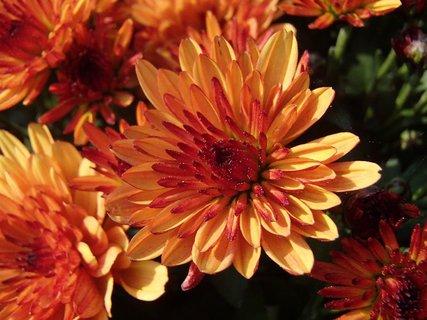 FOTKA - oranžová dvojfarebná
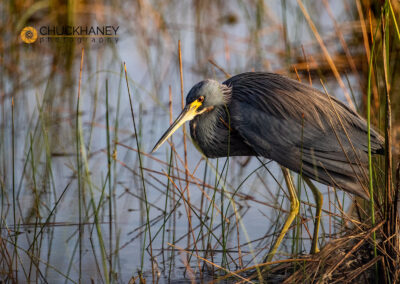 Triclored heron in Everglades National Park, Florida, USA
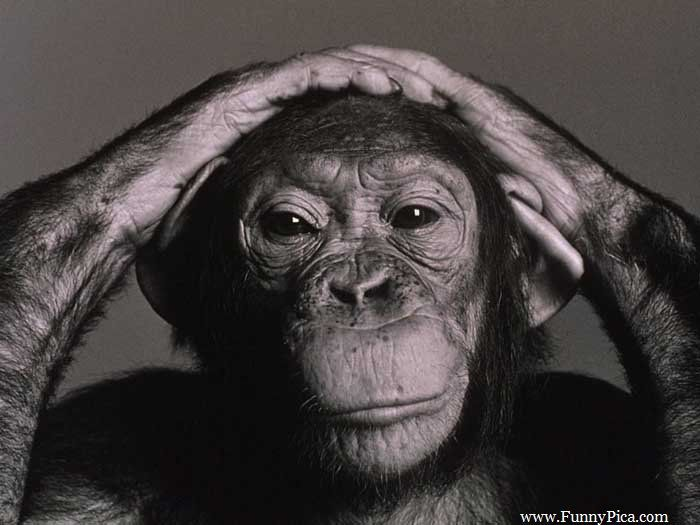 Love this pic.... Very wise-looking contemplative monkey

Exercise details:
Exactly the lines running from the one with "Triclored heron in" through the end of the listing above must be output, both ends included. No pictures belong in the output.

Result below:
 Triclored heron in Everglades National Park, Florida, USA
 Love this pic.... Very wise-looking contemplative monkey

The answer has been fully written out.